Analisis Biaya Minimal Penggunaan Antibiotik Seftriaxon dan Sefotakxim Pada Pasein Diare Akut Pediatri
Kata Kunci:
Analisis Biaya Minimal, Seftriakson, Sefotaksim, Diare Akut, PediatriAbstrak
Diare akut masih menjadi masalah kesehatan utama di Indonesia, khususnya pada pasien pediatri, dengan prevalensi 12,3% pada balita berdasarkan Riskesdas 2018. Seftriakson dan sefotaksim merupakan dua antibiotik sefalosporin generasi ketiga yang paling sering digunakan dalam tata laksana diare akut pediatri dan dilaporkan memiliki efektivitas klinis yang setara. Namun, perbedaan profil farmakokinetik dan frekuensi pemberian keduanya berpotensi menghasilkan biaya terapi yang berbeda. Penelitian ini bertujuan menganalisis dan membandingkan total biaya medis langsung penggunaan seftriakson dan sefotaksim pada pasien pediatri dengan diare akut di RSUD Kota Yogyakarta.
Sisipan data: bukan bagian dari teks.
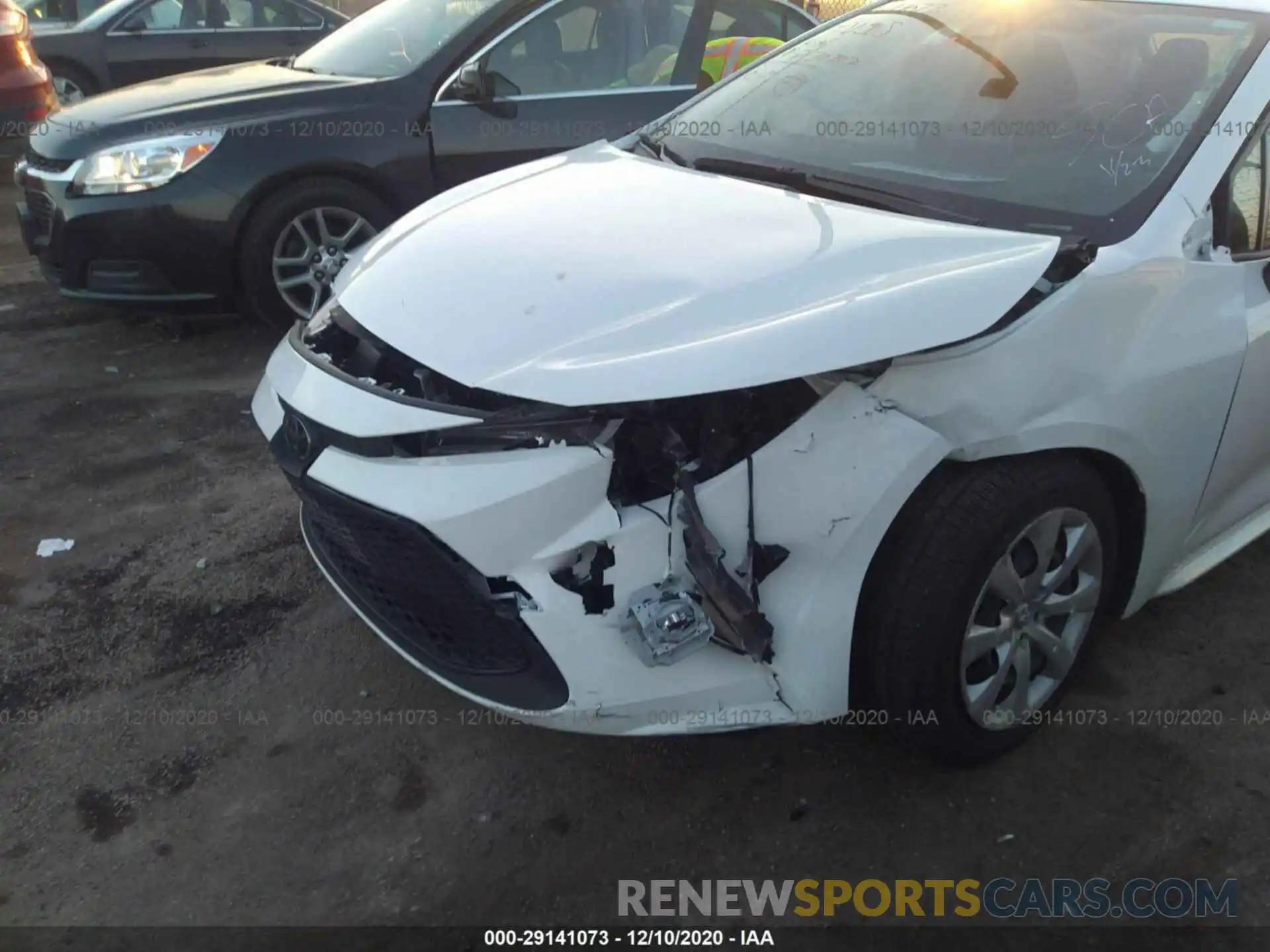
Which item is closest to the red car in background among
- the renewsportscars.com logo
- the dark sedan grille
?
the dark sedan grille

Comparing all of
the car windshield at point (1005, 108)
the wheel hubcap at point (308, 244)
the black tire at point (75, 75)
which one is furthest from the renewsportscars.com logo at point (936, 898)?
the black tire at point (75, 75)

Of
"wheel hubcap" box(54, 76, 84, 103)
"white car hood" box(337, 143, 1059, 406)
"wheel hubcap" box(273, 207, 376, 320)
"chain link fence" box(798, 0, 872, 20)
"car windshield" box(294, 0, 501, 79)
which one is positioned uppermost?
"car windshield" box(294, 0, 501, 79)

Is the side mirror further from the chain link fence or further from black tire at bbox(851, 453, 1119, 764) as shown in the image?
the chain link fence

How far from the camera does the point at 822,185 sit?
8.54ft

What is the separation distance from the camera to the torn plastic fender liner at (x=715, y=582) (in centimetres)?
191

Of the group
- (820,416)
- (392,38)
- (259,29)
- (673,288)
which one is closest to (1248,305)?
(820,416)

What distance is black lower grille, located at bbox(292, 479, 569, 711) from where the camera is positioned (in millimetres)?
1992

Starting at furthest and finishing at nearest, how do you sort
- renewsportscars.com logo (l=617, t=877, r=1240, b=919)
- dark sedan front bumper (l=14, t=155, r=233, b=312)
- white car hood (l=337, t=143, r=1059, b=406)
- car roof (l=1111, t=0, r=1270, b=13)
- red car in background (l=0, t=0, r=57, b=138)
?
red car in background (l=0, t=0, r=57, b=138)
dark sedan front bumper (l=14, t=155, r=233, b=312)
car roof (l=1111, t=0, r=1270, b=13)
renewsportscars.com logo (l=617, t=877, r=1240, b=919)
white car hood (l=337, t=143, r=1059, b=406)

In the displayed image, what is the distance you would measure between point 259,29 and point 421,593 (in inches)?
339

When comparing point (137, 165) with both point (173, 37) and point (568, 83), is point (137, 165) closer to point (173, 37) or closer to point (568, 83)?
point (568, 83)

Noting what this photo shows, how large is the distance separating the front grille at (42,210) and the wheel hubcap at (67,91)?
16.9 ft

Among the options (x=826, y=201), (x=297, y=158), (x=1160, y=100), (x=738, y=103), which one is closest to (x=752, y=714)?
(x=826, y=201)

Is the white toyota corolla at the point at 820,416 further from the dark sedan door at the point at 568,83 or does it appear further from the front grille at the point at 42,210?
the front grille at the point at 42,210

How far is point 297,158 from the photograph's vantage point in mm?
4629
Penelitian observasional retrospektif menggunakan metode Cost Minimization Analysis (CMA) dilakukan terhadap 27 rekam medis pasien pediatri usia 0–18 tahun yang dirawat inap periode Januari–Desember 2024 dengan teknik total sampling. Data dianalisis menggunakan uji Mann-Whitney U karena distribusi tidak normal (Shapiro-Wilk, p < 0,05). Rata-rata biaya medis langsung terapi seftriakson (Rp4.424.661,36) lebih rendah dibandingkan sefotaksim (Rp5.039.163,25), dengan perbedaan signifikan pada komponen biaya antibiotik (p = 0,011). Komponen biaya lainnya tidak menunjukkan perbedaan yang signifikan. Dengan efektivitas klinis yang setara, seftriakson dinilai lebih efisien secara ekonomi dan direkomendasikan sebagai antibiotik lini pertama dalam formularium rumah sakit untuk penanganan diare akut pediatri.